L’auteur peut emprunter à un autre auteur son sujet pour élaborer une œuvre nouvelle. Il existe des citations qui marquent toute l’œuvre. Dans Aurélien de Louis ARAGON, le roman commence par une phrase qui trotte dans la tête du personnage principal depuis qu’il a rencontré une jeune femme qui s’appelle Bérénice : « Je demeurais longtemps errant dans Césarée… ». Le prénom de cette jeune femme lui fera penser à la pièce de Racine, qui résonnera dans toute l’œuvre d’ARAGON et qui lui donnera une dimension extrêmement

profonde. D’autre part, cette référence à Bérénice créera une certaine complicité avec le lecteur qui se rappellera de la pièce de Racine avec plaisir. De ce fait, soit il y a une seule citation qui marquera toute l’œuvre, soit un ensemble de citations réparties dans toute l’œuvre, ce qui créera des dialogues avec les autres auteurs. Les Essais de MONTAIGNE, par exemple, sont truffés de citations d’auteurs antiques qui lui avaient permis de réfléchir et d’affiner sa pensée. Il ne s’agit pas d’un étalage de connaissances car MONTAIGNE ne cite même pas les auteurs à qui il avait emprunté des pensées mais il s’agit plutôt d’un véritable dialogue avec les Anciens.

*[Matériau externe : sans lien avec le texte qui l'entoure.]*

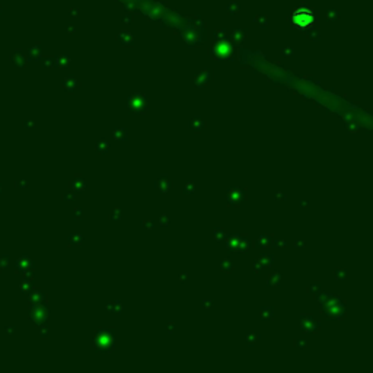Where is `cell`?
Wrapping results in <instances>:
<instances>
[{"label":"cell","instance_id":"obj_1","mask_svg":"<svg viewBox=\"0 0 373 373\" xmlns=\"http://www.w3.org/2000/svg\"><path fill=\"white\" fill-rule=\"evenodd\" d=\"M293 22L300 28H306L313 22V13L310 10H306V9H299V10L294 12Z\"/></svg>","mask_w":373,"mask_h":373}]
</instances>
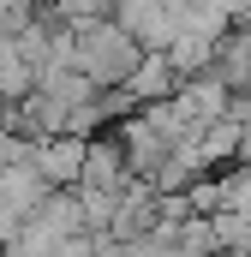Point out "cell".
<instances>
[{
  "label": "cell",
  "instance_id": "5",
  "mask_svg": "<svg viewBox=\"0 0 251 257\" xmlns=\"http://www.w3.org/2000/svg\"><path fill=\"white\" fill-rule=\"evenodd\" d=\"M30 168H36V180L48 192H72L78 186V168H84V144L78 138H36Z\"/></svg>",
  "mask_w": 251,
  "mask_h": 257
},
{
  "label": "cell",
  "instance_id": "4",
  "mask_svg": "<svg viewBox=\"0 0 251 257\" xmlns=\"http://www.w3.org/2000/svg\"><path fill=\"white\" fill-rule=\"evenodd\" d=\"M144 233H156V192H150V180H126L120 197H114V215H108V239L126 245Z\"/></svg>",
  "mask_w": 251,
  "mask_h": 257
},
{
  "label": "cell",
  "instance_id": "7",
  "mask_svg": "<svg viewBox=\"0 0 251 257\" xmlns=\"http://www.w3.org/2000/svg\"><path fill=\"white\" fill-rule=\"evenodd\" d=\"M30 221H36V227H42L48 239H60V245L84 233V215H78V197H72V192H48V203H42V209H36Z\"/></svg>",
  "mask_w": 251,
  "mask_h": 257
},
{
  "label": "cell",
  "instance_id": "2",
  "mask_svg": "<svg viewBox=\"0 0 251 257\" xmlns=\"http://www.w3.org/2000/svg\"><path fill=\"white\" fill-rule=\"evenodd\" d=\"M227 84L215 78V72H197V78H180V90L168 96V108H174V120L186 132H197V126H215L221 114H227Z\"/></svg>",
  "mask_w": 251,
  "mask_h": 257
},
{
  "label": "cell",
  "instance_id": "6",
  "mask_svg": "<svg viewBox=\"0 0 251 257\" xmlns=\"http://www.w3.org/2000/svg\"><path fill=\"white\" fill-rule=\"evenodd\" d=\"M174 90H180V78H174L168 54H144V60L132 66V78L120 84V96L132 102V114H138V108H156V102H168Z\"/></svg>",
  "mask_w": 251,
  "mask_h": 257
},
{
  "label": "cell",
  "instance_id": "1",
  "mask_svg": "<svg viewBox=\"0 0 251 257\" xmlns=\"http://www.w3.org/2000/svg\"><path fill=\"white\" fill-rule=\"evenodd\" d=\"M138 60H144V48L126 36L114 18H96V24L72 30V72H78L96 96L120 90L126 78H132V66H138Z\"/></svg>",
  "mask_w": 251,
  "mask_h": 257
},
{
  "label": "cell",
  "instance_id": "8",
  "mask_svg": "<svg viewBox=\"0 0 251 257\" xmlns=\"http://www.w3.org/2000/svg\"><path fill=\"white\" fill-rule=\"evenodd\" d=\"M120 257H174V233H144V239H126L120 245Z\"/></svg>",
  "mask_w": 251,
  "mask_h": 257
},
{
  "label": "cell",
  "instance_id": "3",
  "mask_svg": "<svg viewBox=\"0 0 251 257\" xmlns=\"http://www.w3.org/2000/svg\"><path fill=\"white\" fill-rule=\"evenodd\" d=\"M132 180V168H126L120 144H114V132H96V138H84V168H78V192H102V197H120V186Z\"/></svg>",
  "mask_w": 251,
  "mask_h": 257
}]
</instances>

Étant différent de la parodie et de la satire qui consistent à imiter un sujet, le pastiche consiste à imiter un style. Il est à la limite de l’hommage et de la dérision. L’auteur d’un pastiche n’a pas pour volonté de se moquer de l’auteur imité mais les traits stylistiques sont légèrement grossis pour les rendre visibles. Il s’agit d’une pratique différente du plagiat car elle est assumée par l’auteur, tandis que le plagiat est une volonté de voler les idées d’un auteur. Le pastiche est donc un exercice de style qui consiste en l’imitation stylistique la plus proche possible d’un écrivain en termes de syntaxe, de lexique, de procédés de style, etc. Dans Pastiches et Mélanges, Marcel PROUST raconte le procès d’un dénommé Lemoine qui est accusé d’être un faussaire, à travers différents pastiches (de Flaubert, de Stendhal, de Balzac, de Saint-Simon, etc.). Le but de son exercice est de perfectionner son écriture en imitant celui des auteurs antérieurs. Ce genre de pastiche installe une certaine complicité entre l’auteur et le lecteur grâce à des références communes.

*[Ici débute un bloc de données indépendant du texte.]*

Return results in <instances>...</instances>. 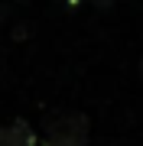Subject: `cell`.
Masks as SVG:
<instances>
[{
    "instance_id": "6da1fadb",
    "label": "cell",
    "mask_w": 143,
    "mask_h": 146,
    "mask_svg": "<svg viewBox=\"0 0 143 146\" xmlns=\"http://www.w3.org/2000/svg\"><path fill=\"white\" fill-rule=\"evenodd\" d=\"M46 146H88V120L81 114H59L49 120Z\"/></svg>"
},
{
    "instance_id": "7a4b0ae2",
    "label": "cell",
    "mask_w": 143,
    "mask_h": 146,
    "mask_svg": "<svg viewBox=\"0 0 143 146\" xmlns=\"http://www.w3.org/2000/svg\"><path fill=\"white\" fill-rule=\"evenodd\" d=\"M0 146H36V133L26 120H13L0 127Z\"/></svg>"
},
{
    "instance_id": "3957f363",
    "label": "cell",
    "mask_w": 143,
    "mask_h": 146,
    "mask_svg": "<svg viewBox=\"0 0 143 146\" xmlns=\"http://www.w3.org/2000/svg\"><path fill=\"white\" fill-rule=\"evenodd\" d=\"M140 75H143V65H140Z\"/></svg>"
}]
</instances>
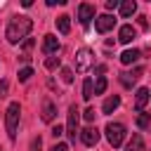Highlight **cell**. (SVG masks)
<instances>
[{
  "label": "cell",
  "instance_id": "20",
  "mask_svg": "<svg viewBox=\"0 0 151 151\" xmlns=\"http://www.w3.org/2000/svg\"><path fill=\"white\" fill-rule=\"evenodd\" d=\"M104 90H106V78L99 76L97 83H94V94H104Z\"/></svg>",
  "mask_w": 151,
  "mask_h": 151
},
{
  "label": "cell",
  "instance_id": "2",
  "mask_svg": "<svg viewBox=\"0 0 151 151\" xmlns=\"http://www.w3.org/2000/svg\"><path fill=\"white\" fill-rule=\"evenodd\" d=\"M5 127H7V137L14 139L17 137V127H19V101H12L5 111Z\"/></svg>",
  "mask_w": 151,
  "mask_h": 151
},
{
  "label": "cell",
  "instance_id": "1",
  "mask_svg": "<svg viewBox=\"0 0 151 151\" xmlns=\"http://www.w3.org/2000/svg\"><path fill=\"white\" fill-rule=\"evenodd\" d=\"M31 28H33V21H31L28 17H14V19L9 21L7 31H5V38H7L12 45H17V42H21V40L31 33Z\"/></svg>",
  "mask_w": 151,
  "mask_h": 151
},
{
  "label": "cell",
  "instance_id": "22",
  "mask_svg": "<svg viewBox=\"0 0 151 151\" xmlns=\"http://www.w3.org/2000/svg\"><path fill=\"white\" fill-rule=\"evenodd\" d=\"M59 64H61V59H59V57H47V61H45V66H47L50 71H54Z\"/></svg>",
  "mask_w": 151,
  "mask_h": 151
},
{
  "label": "cell",
  "instance_id": "15",
  "mask_svg": "<svg viewBox=\"0 0 151 151\" xmlns=\"http://www.w3.org/2000/svg\"><path fill=\"white\" fill-rule=\"evenodd\" d=\"M137 12V2L134 0H125V2H120V14L127 19V17H132Z\"/></svg>",
  "mask_w": 151,
  "mask_h": 151
},
{
  "label": "cell",
  "instance_id": "31",
  "mask_svg": "<svg viewBox=\"0 0 151 151\" xmlns=\"http://www.w3.org/2000/svg\"><path fill=\"white\" fill-rule=\"evenodd\" d=\"M5 92H7V83H2V85H0V97H5Z\"/></svg>",
  "mask_w": 151,
  "mask_h": 151
},
{
  "label": "cell",
  "instance_id": "8",
  "mask_svg": "<svg viewBox=\"0 0 151 151\" xmlns=\"http://www.w3.org/2000/svg\"><path fill=\"white\" fill-rule=\"evenodd\" d=\"M80 142H83L85 146H94V144L99 142V130H97V127H85V130L80 132Z\"/></svg>",
  "mask_w": 151,
  "mask_h": 151
},
{
  "label": "cell",
  "instance_id": "23",
  "mask_svg": "<svg viewBox=\"0 0 151 151\" xmlns=\"http://www.w3.org/2000/svg\"><path fill=\"white\" fill-rule=\"evenodd\" d=\"M61 80H64L66 85H71V83H73V71H71V68H61Z\"/></svg>",
  "mask_w": 151,
  "mask_h": 151
},
{
  "label": "cell",
  "instance_id": "17",
  "mask_svg": "<svg viewBox=\"0 0 151 151\" xmlns=\"http://www.w3.org/2000/svg\"><path fill=\"white\" fill-rule=\"evenodd\" d=\"M57 28H59V33H68V31H71V17L61 14V17L57 19Z\"/></svg>",
  "mask_w": 151,
  "mask_h": 151
},
{
  "label": "cell",
  "instance_id": "26",
  "mask_svg": "<svg viewBox=\"0 0 151 151\" xmlns=\"http://www.w3.org/2000/svg\"><path fill=\"white\" fill-rule=\"evenodd\" d=\"M83 116H85V120H94V116H97V113H94V109H92V106H87Z\"/></svg>",
  "mask_w": 151,
  "mask_h": 151
},
{
  "label": "cell",
  "instance_id": "6",
  "mask_svg": "<svg viewBox=\"0 0 151 151\" xmlns=\"http://www.w3.org/2000/svg\"><path fill=\"white\" fill-rule=\"evenodd\" d=\"M92 19H94V5H90V2H83V5L78 7V21H80L83 26H87Z\"/></svg>",
  "mask_w": 151,
  "mask_h": 151
},
{
  "label": "cell",
  "instance_id": "28",
  "mask_svg": "<svg viewBox=\"0 0 151 151\" xmlns=\"http://www.w3.org/2000/svg\"><path fill=\"white\" fill-rule=\"evenodd\" d=\"M50 151H68V144H64V142H59V144H54Z\"/></svg>",
  "mask_w": 151,
  "mask_h": 151
},
{
  "label": "cell",
  "instance_id": "21",
  "mask_svg": "<svg viewBox=\"0 0 151 151\" xmlns=\"http://www.w3.org/2000/svg\"><path fill=\"white\" fill-rule=\"evenodd\" d=\"M31 76H33V68H31V66H24V68L19 71V80H21V83H26Z\"/></svg>",
  "mask_w": 151,
  "mask_h": 151
},
{
  "label": "cell",
  "instance_id": "16",
  "mask_svg": "<svg viewBox=\"0 0 151 151\" xmlns=\"http://www.w3.org/2000/svg\"><path fill=\"white\" fill-rule=\"evenodd\" d=\"M139 59V50H125L123 54H120V61L125 64V66H130V64H134Z\"/></svg>",
  "mask_w": 151,
  "mask_h": 151
},
{
  "label": "cell",
  "instance_id": "10",
  "mask_svg": "<svg viewBox=\"0 0 151 151\" xmlns=\"http://www.w3.org/2000/svg\"><path fill=\"white\" fill-rule=\"evenodd\" d=\"M149 97H151V94H149V90H146V87H139V90L134 92V109H137L139 113L144 111V106H146Z\"/></svg>",
  "mask_w": 151,
  "mask_h": 151
},
{
  "label": "cell",
  "instance_id": "29",
  "mask_svg": "<svg viewBox=\"0 0 151 151\" xmlns=\"http://www.w3.org/2000/svg\"><path fill=\"white\" fill-rule=\"evenodd\" d=\"M116 7H120L118 0H106V9H116Z\"/></svg>",
  "mask_w": 151,
  "mask_h": 151
},
{
  "label": "cell",
  "instance_id": "27",
  "mask_svg": "<svg viewBox=\"0 0 151 151\" xmlns=\"http://www.w3.org/2000/svg\"><path fill=\"white\" fill-rule=\"evenodd\" d=\"M61 134H64V127H61V125H54V127H52V137L57 139V137H61Z\"/></svg>",
  "mask_w": 151,
  "mask_h": 151
},
{
  "label": "cell",
  "instance_id": "14",
  "mask_svg": "<svg viewBox=\"0 0 151 151\" xmlns=\"http://www.w3.org/2000/svg\"><path fill=\"white\" fill-rule=\"evenodd\" d=\"M125 151H144V139H142V134H132V139L127 142Z\"/></svg>",
  "mask_w": 151,
  "mask_h": 151
},
{
  "label": "cell",
  "instance_id": "19",
  "mask_svg": "<svg viewBox=\"0 0 151 151\" xmlns=\"http://www.w3.org/2000/svg\"><path fill=\"white\" fill-rule=\"evenodd\" d=\"M149 125H151V113H144V111H142V113L137 116V127H142V130H146Z\"/></svg>",
  "mask_w": 151,
  "mask_h": 151
},
{
  "label": "cell",
  "instance_id": "13",
  "mask_svg": "<svg viewBox=\"0 0 151 151\" xmlns=\"http://www.w3.org/2000/svg\"><path fill=\"white\" fill-rule=\"evenodd\" d=\"M118 106H120V97H118V94H113V97H109V99L104 101L101 111H104V113H113V111H116Z\"/></svg>",
  "mask_w": 151,
  "mask_h": 151
},
{
  "label": "cell",
  "instance_id": "24",
  "mask_svg": "<svg viewBox=\"0 0 151 151\" xmlns=\"http://www.w3.org/2000/svg\"><path fill=\"white\" fill-rule=\"evenodd\" d=\"M120 83H123L125 87H132V85H134V78H132L130 73H120Z\"/></svg>",
  "mask_w": 151,
  "mask_h": 151
},
{
  "label": "cell",
  "instance_id": "5",
  "mask_svg": "<svg viewBox=\"0 0 151 151\" xmlns=\"http://www.w3.org/2000/svg\"><path fill=\"white\" fill-rule=\"evenodd\" d=\"M80 111H78V106L76 104H71L68 106V125H66V132H68V137H71V142H76V134H78V120H80V116H78Z\"/></svg>",
  "mask_w": 151,
  "mask_h": 151
},
{
  "label": "cell",
  "instance_id": "4",
  "mask_svg": "<svg viewBox=\"0 0 151 151\" xmlns=\"http://www.w3.org/2000/svg\"><path fill=\"white\" fill-rule=\"evenodd\" d=\"M92 64H94V54H92V50H87V47L78 50V54H76V71L85 73Z\"/></svg>",
  "mask_w": 151,
  "mask_h": 151
},
{
  "label": "cell",
  "instance_id": "30",
  "mask_svg": "<svg viewBox=\"0 0 151 151\" xmlns=\"http://www.w3.org/2000/svg\"><path fill=\"white\" fill-rule=\"evenodd\" d=\"M130 76H132V78H134V80H137V78H139V76H142V66H137V68H134V71H132V73H130Z\"/></svg>",
  "mask_w": 151,
  "mask_h": 151
},
{
  "label": "cell",
  "instance_id": "9",
  "mask_svg": "<svg viewBox=\"0 0 151 151\" xmlns=\"http://www.w3.org/2000/svg\"><path fill=\"white\" fill-rule=\"evenodd\" d=\"M59 47H61V45H59L57 35H45V40H42V52H45V54H52V57H54V54L59 52Z\"/></svg>",
  "mask_w": 151,
  "mask_h": 151
},
{
  "label": "cell",
  "instance_id": "25",
  "mask_svg": "<svg viewBox=\"0 0 151 151\" xmlns=\"http://www.w3.org/2000/svg\"><path fill=\"white\" fill-rule=\"evenodd\" d=\"M40 149H42V139H40V137H33V139H31V149H28V151H40Z\"/></svg>",
  "mask_w": 151,
  "mask_h": 151
},
{
  "label": "cell",
  "instance_id": "12",
  "mask_svg": "<svg viewBox=\"0 0 151 151\" xmlns=\"http://www.w3.org/2000/svg\"><path fill=\"white\" fill-rule=\"evenodd\" d=\"M54 116H57V106H54V101H50V99H45V104H42V113H40V118H42L45 123H52V120H54Z\"/></svg>",
  "mask_w": 151,
  "mask_h": 151
},
{
  "label": "cell",
  "instance_id": "11",
  "mask_svg": "<svg viewBox=\"0 0 151 151\" xmlns=\"http://www.w3.org/2000/svg\"><path fill=\"white\" fill-rule=\"evenodd\" d=\"M134 38H137V31H134L130 24L120 26V31H118V40H120V42H125V45H127V42H132Z\"/></svg>",
  "mask_w": 151,
  "mask_h": 151
},
{
  "label": "cell",
  "instance_id": "3",
  "mask_svg": "<svg viewBox=\"0 0 151 151\" xmlns=\"http://www.w3.org/2000/svg\"><path fill=\"white\" fill-rule=\"evenodd\" d=\"M106 139H109V144H111L113 149L120 146L123 139H125V125H123V123H109V125H106Z\"/></svg>",
  "mask_w": 151,
  "mask_h": 151
},
{
  "label": "cell",
  "instance_id": "18",
  "mask_svg": "<svg viewBox=\"0 0 151 151\" xmlns=\"http://www.w3.org/2000/svg\"><path fill=\"white\" fill-rule=\"evenodd\" d=\"M92 97H94V83L87 78V80L83 83V99H87V101H90Z\"/></svg>",
  "mask_w": 151,
  "mask_h": 151
},
{
  "label": "cell",
  "instance_id": "7",
  "mask_svg": "<svg viewBox=\"0 0 151 151\" xmlns=\"http://www.w3.org/2000/svg\"><path fill=\"white\" fill-rule=\"evenodd\" d=\"M94 26H97L99 33H106V31H111V28L116 26V19H113L111 14H99V17L94 19Z\"/></svg>",
  "mask_w": 151,
  "mask_h": 151
}]
</instances>
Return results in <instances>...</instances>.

Alors que le pastiche est l’imitation d’un style, la parodie (ou la satire) est l’imitation d’un sujet. Elle a une fonction satirique et comique et vise à se moquer de l’auteur imité. Le burlesque, contrairement à l’héroï-comique qui consiste à traiter un sujet bas avec un style élevé, est un sous-genre de la satire et évoque un sujet noble en style vulgaire. Shrek ! de William STEIG est un bon exemple de burlesque car il constitue une parodie des contes de fées dont le sujet est noble puisqu’on parle de rois/reines, princes/princesses. Dans cette œuvre, ce sujet noble est tourné en dérision dans un mélange de niveaux de langue (familier/soutenu). D’autre part, dans Les fleurs bleues de Raymond QUEREAU, l’auteur s’amuse à passer en revue tous les types de romans sous le mode parodique. Ainsi, il y parodie les romans historiques, les romans de chevalerie, les romans d’apprentissage. Au chapitre VIII de cette œuvre, QUEREAU parodie une scène typique de la littérature romanesque française, à savoir la première rencontre entre deux personnages principaux qui tomberont amoureux l’un de l’autre.